Molti fenomeni mi portano a credere che, da almeno vent'anni, la qualità della comunicazione, dell'informazione e della cultura stia degenerando. Ma è sbagliato generalizzare. Siamo in una fase turbolenta e complessa, di cui non è facile capire il percorso. Credo che si debba continuare a imparare ogni giorno, sfidare continuamente le nostre convinzioni, cogliere le scintille disperse, ma non inesistenti, che brillano nell'oscurità di questa lunga eclissi dei valori.


Nel suo libro “Il potere della stupidità” scrive che «Affrontarla, conoscerla, capirla è il primo e fondamentale passo per ridurre il suo insidioso potere». Le chiedo, quale potere ha la stupidità?

Ha un potere enorme - e catastrofico. Diceva Robert Heinlein nel 1941: «non attribuire a consapevole malvagità ciò che può essere adeguatamente spiegato come stupidità». Come osservava Carlo Cipolla nel 1988 «lo stupido è il tipo di persona più pericolosa che esista». La stessa constatazione è stata fatta anche in altri contesti - ed è una diffusa nozione di buon senso. La storia di tutti i tempi, come la cronaca quotidiana, dimostra che nessun comportamento umano ha una capacità distruttiva paragonabile a quella della stupidità. Eppure c'è un'incredibile scarsità di studi e approfondimenti su questo tema.

§ Dati raccolti:
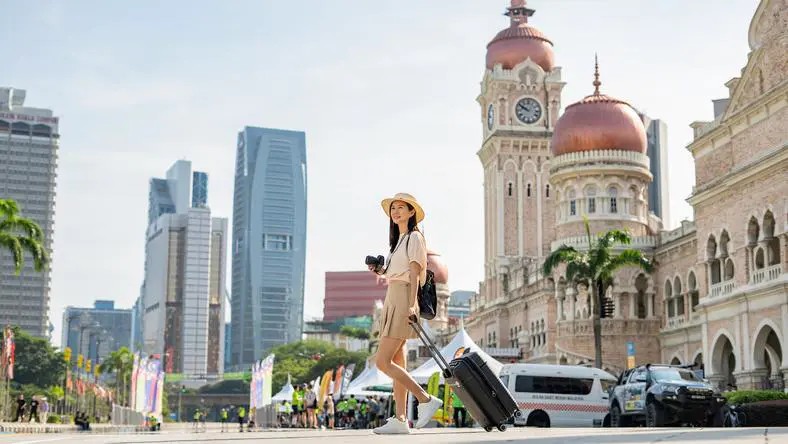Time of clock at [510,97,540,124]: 9:50
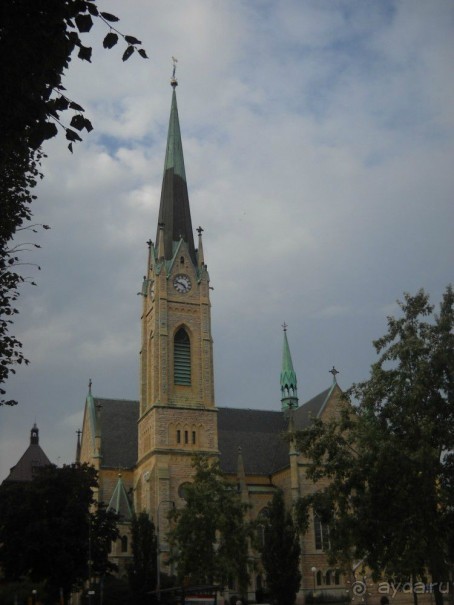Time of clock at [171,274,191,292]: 4:47
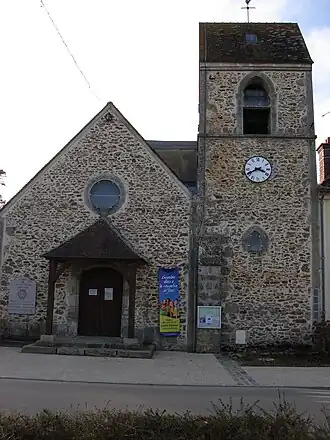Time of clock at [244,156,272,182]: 3:40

§ Richiesta scritta: Riporta fedelmente, per favore, la parte del brano che comincia con "Ha un potere" e prosegue fino a "su questo tema.". L'elenco è materiale a parte, indipendente dal brano.

§ Risposta al problema:
Ha un potere enorme - e catastrofico. Diceva Robert Heinlein nel 1941: «non attribuire a consapevole malvagità ciò che può essere adeguatamente spiegato come stupidità». Come osservava Carlo Cipolla nel 1988 «lo stupido è il tipo di persona più pericolosa che esista». La stessa constatazione è stata fatta anche in altri contesti - ed è una diffusa nozione di buon senso. La storia di tutti i tempi, come la cronaca quotidiana, dimostra che nessun comportamento umano ha una capacità distruttiva paragonabile a quella della stupidità. Eppure c'è un'incredibile scarsità di studi e approfondimenti su questo tema.